• **Excerpted text**
※
1. Health

Giving Urban Health Care Access Issues The Attention They Deserve In Telemedicine Reimbursement Policies

A May 2017 Wall Street Journal analysis highlights the plight of rural America: People there who are sick are getting sicker because health systems are struggling to deliver care in rural areas. The challenges are multifactorial, but a key driver is the availability of providers. Only 10 percent of physicians serve rural populations, and the number of specialists per capita is a third of the number that practice in urban areas. The Centers for Medicare and Medicaid Services (CMS) considers the per capita physician shortage to be an important health care access problem. In an effort to improve access to care, CMS has created preferential payment schedules including reimbursement for telemedicine services for patients located in geographic health professional shortage areas (HPSAs).

But while geography is an important aspect of access to health care, it fails to accurately capture the relationship between supply (providers) and demand (patients) within an area. We are concerned that while rural America has access problems because there are not enough doctors, urban America has access problems because there are not enough appointments. We propose that appointment timeliness be used to frame the discussion around access to health care, as this approach better captures the relationship between the supply of health providers and the demand for their services—independent of geography.

Urban And Rural Areas Face Similar Access Challenges

Access challenges exist in both urban and rural settings. In a 10-state study of primary care practices using 11,347 simulated patient calls, urban Medicaid patients were offered an appointment 60 percent of the time, while rural patients were offered appointments 80 percent of the time. This observation aligns with patient perception about availability of care. A stratified sample of rural and urban patients in Minnesota was asked about availability of care. Fifty-one percent of uninsured urban patients and 69 percent of uninsured rural patients reported that they had a regular source of care. Among uninsured or individually insured respondents, 32 percent of urban and 21 percent of rural patients said they had delayed care when they thought they needed it sooner.
※
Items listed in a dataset
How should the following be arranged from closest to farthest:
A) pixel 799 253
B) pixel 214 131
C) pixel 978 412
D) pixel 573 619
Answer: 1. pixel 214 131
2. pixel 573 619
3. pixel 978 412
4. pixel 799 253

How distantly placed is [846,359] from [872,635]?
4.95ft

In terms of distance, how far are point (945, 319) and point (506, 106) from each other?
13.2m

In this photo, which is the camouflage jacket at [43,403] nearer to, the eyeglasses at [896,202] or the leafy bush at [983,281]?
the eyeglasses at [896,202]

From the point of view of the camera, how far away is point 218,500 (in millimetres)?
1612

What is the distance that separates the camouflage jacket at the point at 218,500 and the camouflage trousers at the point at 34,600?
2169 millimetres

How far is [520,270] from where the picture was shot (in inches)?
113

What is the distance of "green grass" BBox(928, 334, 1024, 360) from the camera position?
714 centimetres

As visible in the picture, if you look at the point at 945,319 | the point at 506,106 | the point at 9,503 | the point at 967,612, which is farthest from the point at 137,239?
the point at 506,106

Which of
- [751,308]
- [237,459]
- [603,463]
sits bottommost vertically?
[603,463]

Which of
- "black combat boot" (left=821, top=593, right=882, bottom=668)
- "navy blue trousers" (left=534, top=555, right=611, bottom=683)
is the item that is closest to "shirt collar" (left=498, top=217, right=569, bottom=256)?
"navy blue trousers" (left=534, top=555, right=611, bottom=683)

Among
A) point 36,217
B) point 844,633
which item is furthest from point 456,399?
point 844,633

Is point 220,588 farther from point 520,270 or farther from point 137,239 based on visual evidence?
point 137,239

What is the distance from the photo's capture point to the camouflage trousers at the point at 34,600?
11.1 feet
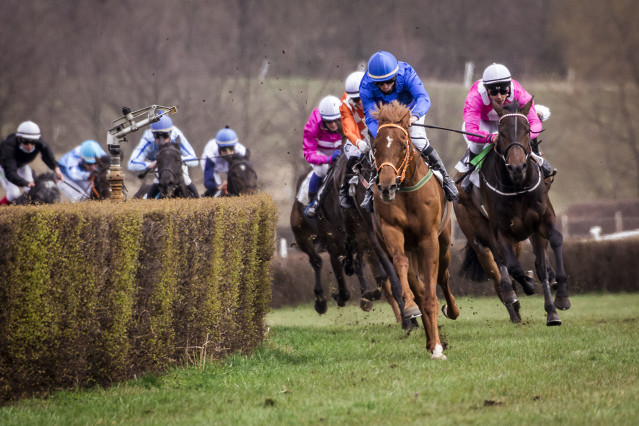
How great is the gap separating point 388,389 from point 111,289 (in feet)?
6.29

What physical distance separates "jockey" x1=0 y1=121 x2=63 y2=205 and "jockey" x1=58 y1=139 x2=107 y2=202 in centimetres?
167

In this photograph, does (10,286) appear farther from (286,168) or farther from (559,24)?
(559,24)

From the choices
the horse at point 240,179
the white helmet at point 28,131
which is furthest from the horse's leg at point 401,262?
the white helmet at point 28,131

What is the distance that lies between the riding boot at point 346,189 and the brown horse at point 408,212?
1929mm

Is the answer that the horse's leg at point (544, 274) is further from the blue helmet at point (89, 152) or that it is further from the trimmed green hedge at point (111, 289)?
the blue helmet at point (89, 152)

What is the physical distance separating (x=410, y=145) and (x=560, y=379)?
236 centimetres

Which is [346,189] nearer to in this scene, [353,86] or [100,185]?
[353,86]

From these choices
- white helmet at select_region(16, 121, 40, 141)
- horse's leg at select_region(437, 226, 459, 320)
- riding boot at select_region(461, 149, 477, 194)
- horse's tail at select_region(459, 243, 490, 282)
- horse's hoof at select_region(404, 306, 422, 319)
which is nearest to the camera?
horse's hoof at select_region(404, 306, 422, 319)

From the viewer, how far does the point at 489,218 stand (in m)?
9.91

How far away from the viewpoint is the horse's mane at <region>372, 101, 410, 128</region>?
751 cm

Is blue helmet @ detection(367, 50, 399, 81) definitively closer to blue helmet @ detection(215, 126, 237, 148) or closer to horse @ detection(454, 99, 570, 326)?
horse @ detection(454, 99, 570, 326)

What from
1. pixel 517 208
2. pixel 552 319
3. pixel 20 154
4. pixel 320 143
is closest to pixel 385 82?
pixel 517 208

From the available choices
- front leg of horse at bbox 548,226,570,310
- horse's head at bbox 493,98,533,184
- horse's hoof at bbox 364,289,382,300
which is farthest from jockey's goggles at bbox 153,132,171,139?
front leg of horse at bbox 548,226,570,310

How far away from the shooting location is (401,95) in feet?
28.2
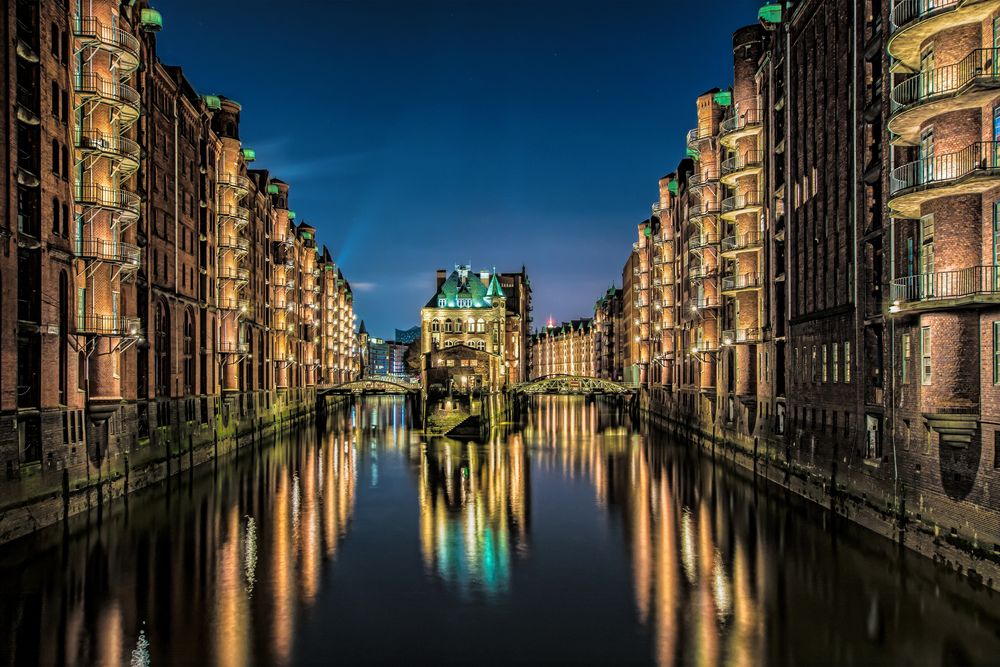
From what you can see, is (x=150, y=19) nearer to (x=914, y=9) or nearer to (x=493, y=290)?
(x=914, y=9)

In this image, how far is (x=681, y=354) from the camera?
82.6 meters

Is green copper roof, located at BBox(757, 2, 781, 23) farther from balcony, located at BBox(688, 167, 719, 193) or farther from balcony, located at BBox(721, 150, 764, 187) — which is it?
balcony, located at BBox(688, 167, 719, 193)

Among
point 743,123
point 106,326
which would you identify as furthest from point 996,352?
point 106,326

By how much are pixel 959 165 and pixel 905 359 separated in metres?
7.00

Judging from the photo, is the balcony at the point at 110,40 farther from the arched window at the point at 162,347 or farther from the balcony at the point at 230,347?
the balcony at the point at 230,347

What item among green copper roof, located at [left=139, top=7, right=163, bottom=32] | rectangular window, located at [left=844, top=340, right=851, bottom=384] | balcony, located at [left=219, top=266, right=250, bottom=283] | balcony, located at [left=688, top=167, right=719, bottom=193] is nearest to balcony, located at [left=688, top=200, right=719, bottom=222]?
balcony, located at [left=688, top=167, right=719, bottom=193]

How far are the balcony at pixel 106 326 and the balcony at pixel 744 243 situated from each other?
34.9 m

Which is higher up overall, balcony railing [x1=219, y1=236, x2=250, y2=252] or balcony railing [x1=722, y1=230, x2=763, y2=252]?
balcony railing [x1=219, y1=236, x2=250, y2=252]

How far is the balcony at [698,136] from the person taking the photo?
66250 millimetres

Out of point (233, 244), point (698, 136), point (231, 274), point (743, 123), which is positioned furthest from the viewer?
point (698, 136)

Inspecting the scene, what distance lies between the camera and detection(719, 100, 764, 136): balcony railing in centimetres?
5109

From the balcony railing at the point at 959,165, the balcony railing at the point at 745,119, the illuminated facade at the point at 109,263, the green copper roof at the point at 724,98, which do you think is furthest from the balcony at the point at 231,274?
the balcony railing at the point at 959,165

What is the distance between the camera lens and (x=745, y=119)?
5178 cm

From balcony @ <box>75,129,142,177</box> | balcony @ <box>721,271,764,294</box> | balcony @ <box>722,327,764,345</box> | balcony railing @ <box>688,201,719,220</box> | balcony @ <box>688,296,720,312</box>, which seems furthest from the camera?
balcony railing @ <box>688,201,719,220</box>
※
• **Required actions**
a. Print the passage of the health care access article that begins at the words "Giving Urban Health" and stops after the words "shortage areas (HPSAs).".
b. Answer these questions from the health care access article:
(i) What percentage of physicians serve rural populations?
(ii) In the 10-state study of primary care practices, how often were urban Medicaid patients offered an appointment?
(iii) In the Minnesota sample, what percentage of uninsured rural patients reported having a regular source of care?
c. Why does the health care access article propose using appointment timeliness to frame the discussion of access to health care? Answer in one to three sentences.

• **Task responses**
a.
Giving Urban Health Care Access Issues The Attention They Deserve In Telemedicine Reimbursement Policies

A May 2017 Wall Street Journal analysis highlights the plight of rural America: People there who are sick are getting sicker because health systems are struggling to deliver care in rural areas. The challenges are multifactorial, but a key driver is the availability of providers. Only 10 percent of physicians serve rural populations, and the number of specialists per capita is a third of the number that practice in urban areas. The Centers for Medicare and Medicaid Services (CMS) considers the per capita physician shortage to be an important health care access problem. In an effort to improve access to care, CMS has created preferential payment schedules including reimbursement for telemedicine services for patients located in geographic health professional shortage areas (HPSAs).

b.
(i) 10 percent
(ii) 60 percent of the time
(iii) 69 percent

c. Geography fails to accurately capture the relationship between the supply of providers and the demand from patients within an area. Appointment timeliness better captures that relationship, independent of geography.